== PASSAGE FOURNI ==

Droit administratif général

Compétence de la juridiction administrative pour connaître d’un litige entre l’Union des groupements d’achats publics (UGAP) et une société de formation

Mots-clefs : Contrat administratif, UGAP, EPIC, Nature du contrat, Compétence, Tribunal des conflits, Besoins propres de l’établissement, Caractère administratif par détermination de la loi

Un marché conclu pour les besoins propres de l’UGAP est un contrat administratif par détermination de la loi a précisé le Tribunal des conflits dans un arrêt du 14 novembre 2011.

À la suite de la conclusion d’un marché à bon de commande entre l’UGAP et l’EURL C2 Conseils et Formation portant sur la fourniture de prestations de formation à destination des personnels de l’UGAP est né un litige relatif à l’exécution de ce contrat. La société de formation demande, dans un premier temps, réparation de son préjudice financier à la juridiction administrative qui se déclare incompétente en raison de la nature du contrat. Le juge administratif qualifie ce contrat de droit privé car conclu pour les besoins propres de l’UGAP et non en tant que centrale d’achats (TA Melun, 1er déc. 2006). La société de formation saisit alors le juge judiciaire qui fait droit à sa demande (T. com. Meaux, 7 oct. 2008). L’UGAP fait appel du jugement. Au vu des clauses exorbitantes de droit communs présentes dans le contrat les jugent d’appel estiment que seule la juridiction administrative peut statuer (Paris, 18 févr. 2001). Mais en raison de la décision d’incompétence du Tribunal administratif de 2006, la cour d’appel renvoie la question de la compétence devant le Tribunal des conflits.

Le Tribunal des conflits se réfère en l’espèce à l’alinéa 1er de l’article 2 de la loi n° 2001-1168 du 11 décembre 2001 portant mesures urgentes à caractère économique et financiers (loi MURCEF), « les marchés passés en application du code des marchés publics ont le caractère de contrats administratifs ». Par ailleurs, en vertu des articles 1er et 17 du décret n° 85-801 du 30 juillet 1985 relatif au statut et au fonctionnement de l’UGAP, cet établissement est un établissement public industriel et commercial (EPIC) soumis, pour la totalité de ses achats, aux dispositions du Code des marchés publics applicables à l'État. Le statut d’EPIC de l’UGAP, conformément à l’article 2 de la loi MURCEF, exclut en principe, qu’un marché conclu par cette centrale pour ses besoins propres entre dans le champ d’application du Code des marchés publics. Mais l’article 17 du décret de 1985 précité permet au juge du Tribunal des conflits de préciser que les marchés conclus par l’UGAP ont le caractère de contrat administratif par détermination de la loi. Il n’y a pas lieu de distinguer les contrats passés par l’établissement en sa qualité de centrale publique d’achats (v. également T. confl. 5 juill. 1999, UGAP c. Sté SNC Activ CSA) ou ceux conclus pour ses besoins propres et cela quelles que soient les modalités selon lesquelles ils ont effectivement été conclus.

T. confl. 14 nov. 2011, Union des groupements d’achats publics c. Eurl C2 Conseils et Formation, n°3813

Références

Établissement public administratif (EPA) et Établissement public industriel et commercial (EPIC)

===

# TRAVAIL DEMANDÉ
Reproduisez à l'identique le passage fourni, de « Un marché conclu pour » à « 14 novembre 2011. ».

== DONNÉES ENREGISTRÉES ==

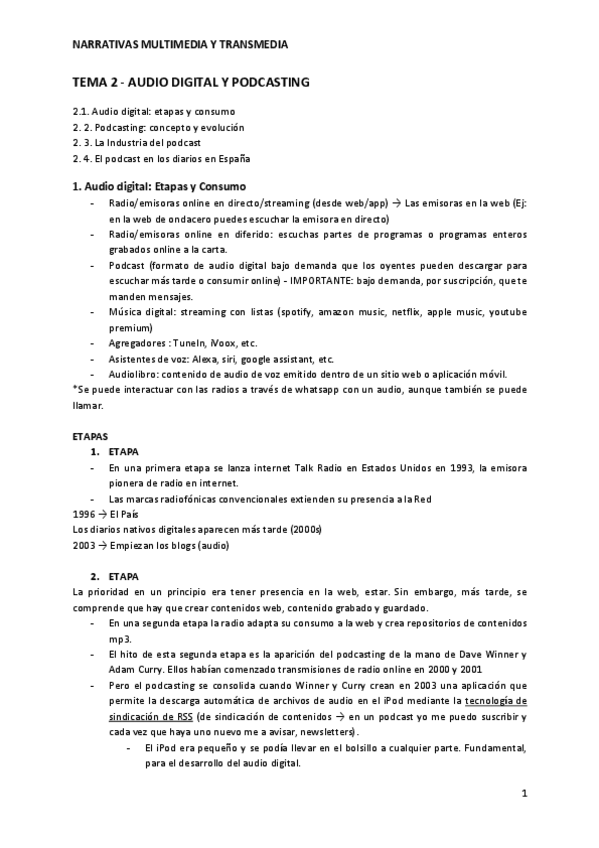 NARRATIVAS MULTIMEDIA Y TRANSMEDIA

TEMA 2 - AUDIO DIGITAL Y PODCASTING

2.1. Audio digital: etapas y consumo
2. 2. Podcasting: concepto y evolución
2. 3. La Industria del podcast
2. 4. El podcast en los diarios en España

1. Audio digital: Etapas y Consumo
- Radio/emisoras online en directo/streaming (desde web/app) → Las emisoras en la web (Ej: en la web de ondacero puedes escuchar la emisora en directo)
- Radio/emisoras online en diferido: escuchas partes de programas o programas enteros grabados online a la carta.
- Podcast (formato de audio digital bajo demanda que los oyentes pueden descargar para escuchar más tarde o consumir online) - IMPORTANTE: bajo demanda, por suscripción, que te manden mensajes.
- Música digital: streaming con listas (spotify, amazon music, netflix, apple music, youtube premium)
- Agregadores : TuneIn, iVoox, etc.
- Asistentes de voz: Alexa, siri, google assistant, etc.
- Audiolibro: contenido de audio de voz emitido dentro de un sitio web o aplicación móvil.
*Se puede interactuar con las radios a través de whatsapp con un audio, aunque también se puede llamar.

ETAPAS
1. ETAPA
- En una primera etapa se lanza internet Talk Radio en Estados Unidos en 1993, la emisora pionera de radio en internet.
- Las marcas radiofónicas convencionales extienden su presencia a la Red
1996 → El País
Los diarios nativos digitales aparecen más tarde (2000s)
2003 → Empiezan los blogs (audio)

2. ETAPA
La prioridad en un principio era tener presencia en la web, estar. Sin embargo, más tarde, se comprende que hay que crear contenidos web, contenido grabado y guardado.
- En una segunda etapa la radio adapta su consumo a la web y crea repositorios de contenidos mp3.
- El hito de esta segunda etapa es la aparición del podcasting de la mano de Dave Winner y Adam Curry. Ellos habían comenzado transmisiones de radio online en 2000 y 2001
- Pero el podcasting se consolida cuando Winner y Curry crean en 2003 una aplicación que permite la descarga automática de archivos de audio en el iPod mediante la tecnología de sindicación de RSS (de sindicación de contenidos → en un podcast yo me puedo suscribir y cada vez que haya uno nuevo me a avisar, newsletters).
- El iPod era pequeño y se podía llevar en el bolsillo a cualquier parte. Fundamental, para el desarrollo del audio digital.

1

===

# TÂCHE ACCOMPLIE
Un marché conclu pour les besoins propres de l’UGAP est un contrat administratif par détermination de la loi a précisé le Tribunal des conflits dans un arrêt du 14 novembre 2011.